■ **SOURCE INFORMATION**:
################
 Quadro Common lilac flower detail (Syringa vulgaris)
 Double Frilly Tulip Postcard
################
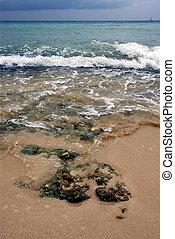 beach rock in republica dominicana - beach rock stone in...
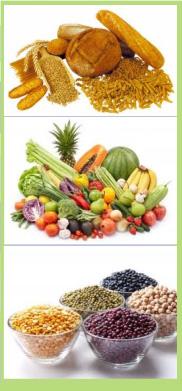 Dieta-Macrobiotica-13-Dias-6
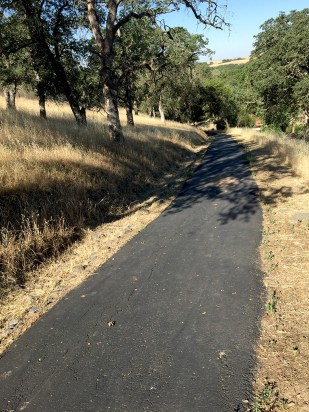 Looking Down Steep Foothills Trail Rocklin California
################
■ **WHAT THE EXERCISE ASKS**: Word for word, retype the lines in the entries above that run from the one with "beach rock in" through the one with "Looking Down Steep". Both ends count; pictures do not.

■ **TASK RESULT**:
 beach rock in republica dominicana - beach rock stone in...
 Dieta-Macrobiotica-13-Dias-6
 Looking Down Steep Foothills Trail Rocklin California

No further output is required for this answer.